MANOJO DE FOLIOS

por

Roger Vilain

-Roger Vilain-
Twitter: @rvilain1

    La mayoría de los escritores dicen a los cuatro vientos que leer y que las buenas historias hacen vivir otras vidas. Es una verdad tan grande como el Himalaya, lo cual termina por hacerte más rica la existencia y más llevadero el traca traca de los minuteros. En la adolescencia, cuando un manojo de folios fue el martillazo definitivo al momento de levantarle la falda a ciertos días muy aburridos, lo comprobé y luego hallé por mero azar un mecanismo que por mucho tiempo implicó visitar el Paraíso.

    Por aquellos tiempos descubrí el Tarzán de Burroughs -el del libro, no el de la Goldwyn Mayer, que también-, el Sandokan de Salgari, los cuentos de Cortázar, La máquina del tiempo de Wells y mil relatos policíacos, entre ellos alguno de la enorme Susan Hill. Trozos de lo maravilloso justo en el rincón de casa que elegí para los viajes a lomo de hoja impresa.

    Ni los problemas de química, ni los quebraderos de cabeza que Robert Malavé, profesor de matemáticas, nos obsequiaba tres veces por semana en el Instituto San Antonio, ni el Movimiento Rectilíneo Uniforme o las leyes de Newton con su infernal compañera la energía mecánica, cinética y potencial, nada, absolutamente nada pudo contra el hachazo fulminante que fue la literatura pura y dura.

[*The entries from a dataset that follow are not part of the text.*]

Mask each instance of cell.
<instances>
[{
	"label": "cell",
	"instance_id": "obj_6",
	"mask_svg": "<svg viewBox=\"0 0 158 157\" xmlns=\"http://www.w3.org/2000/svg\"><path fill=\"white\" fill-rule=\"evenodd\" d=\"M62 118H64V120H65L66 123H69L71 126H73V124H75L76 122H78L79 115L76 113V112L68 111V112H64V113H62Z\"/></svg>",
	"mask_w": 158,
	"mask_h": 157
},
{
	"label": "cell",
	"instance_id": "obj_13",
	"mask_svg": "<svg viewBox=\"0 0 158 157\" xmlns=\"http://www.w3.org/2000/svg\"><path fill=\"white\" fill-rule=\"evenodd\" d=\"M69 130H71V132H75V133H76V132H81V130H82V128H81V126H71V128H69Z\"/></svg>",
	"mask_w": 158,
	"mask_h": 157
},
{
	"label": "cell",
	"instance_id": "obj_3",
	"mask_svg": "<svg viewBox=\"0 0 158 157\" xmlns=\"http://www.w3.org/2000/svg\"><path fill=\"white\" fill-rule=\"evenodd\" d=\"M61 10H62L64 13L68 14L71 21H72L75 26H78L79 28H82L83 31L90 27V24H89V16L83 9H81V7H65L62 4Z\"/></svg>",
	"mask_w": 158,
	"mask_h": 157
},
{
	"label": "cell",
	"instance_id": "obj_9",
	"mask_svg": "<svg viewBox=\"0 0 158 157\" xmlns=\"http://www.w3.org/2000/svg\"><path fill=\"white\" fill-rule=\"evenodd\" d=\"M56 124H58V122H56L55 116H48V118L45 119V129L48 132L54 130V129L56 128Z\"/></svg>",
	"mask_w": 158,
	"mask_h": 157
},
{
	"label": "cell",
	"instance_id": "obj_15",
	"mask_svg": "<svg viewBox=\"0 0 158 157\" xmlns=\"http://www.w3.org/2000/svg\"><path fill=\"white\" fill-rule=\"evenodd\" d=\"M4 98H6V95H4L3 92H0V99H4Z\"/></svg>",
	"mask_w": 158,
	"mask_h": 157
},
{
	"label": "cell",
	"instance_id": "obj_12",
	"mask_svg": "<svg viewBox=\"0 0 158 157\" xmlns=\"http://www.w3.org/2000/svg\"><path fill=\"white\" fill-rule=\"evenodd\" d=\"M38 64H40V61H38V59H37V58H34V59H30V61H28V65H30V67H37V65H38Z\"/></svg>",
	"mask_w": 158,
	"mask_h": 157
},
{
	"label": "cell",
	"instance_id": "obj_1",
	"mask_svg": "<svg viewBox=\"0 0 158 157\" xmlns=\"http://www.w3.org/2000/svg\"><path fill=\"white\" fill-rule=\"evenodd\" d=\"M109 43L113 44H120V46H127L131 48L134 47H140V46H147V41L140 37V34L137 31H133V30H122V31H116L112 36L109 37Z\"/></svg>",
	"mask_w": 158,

    Entonces la magia se sentó al lado y jamás de los jamases, mientras me encontré embrujado, volví a sentirme parte del perro mundo en el que todos chapoteamos. Con precisión de reloj suizo el mecanismo hizo de las suyas. Avizoré o inventé, qué puede importar ahora, el verdadero país de las maravillas, al alcance de la mano, a la distancia de unos cuantos folios, subordinado al placer cada vez que lo quisiera.

    Y me fui a vivir a los libros. Dejé a la vista, por ejemplo, la página ciento veintitrés de El faro del fin del mundo y de cabeza fui a parar a sus entrañas. Engullido sin remedio, atrapado en su madeja, para regresar a casa hube de trepar por la cuarenta y seis hasta por fin salir a la portada. Caminé unos pasos, salté del libro al cojín y me senté como siempre en el sofá de los milagros. Lo hice una, dos, tres, muchísimas veces. García Márquez, Vargas Llosa, historias de caballerías, de amores, de detectives -con las de fantasmas ni en broma-. El hombre invisible fue alucinante y recuerdo que también las aventuras de Gulliver. Si no me equivoco, la última vez lo llevé a cabo con La vuelta al mundo en ochenta días. Tomé un fajo de cuartillas, lo abrí, página tal, y Phileas Fogg avanzaba en sus andanzas, Passepartout igual y yo junto con ellos. Para volver subí no sin esfuerzo por el pliego ciento veintidós hasta verme de nuevo sobre la superficie olorosa del papel. Salté con precaución para evitar lastimarme y otra vez el sofá ahí, la lámpara encendida, el rincón de lectura sólo para mí. ¿Qué te puedo decir? Tienes que vivirlo para comprenderlo.

    En estos días me dio por repetirlo. No tuve mejor idea que reanudar el asunto con un relato del Marqués de Sade -imagína tú lo demás-. Ahora tengo entre las manos Carrie, del buen Stephen King. Lo hago y después te cuento. Prometido, ten por seguro que te cuento.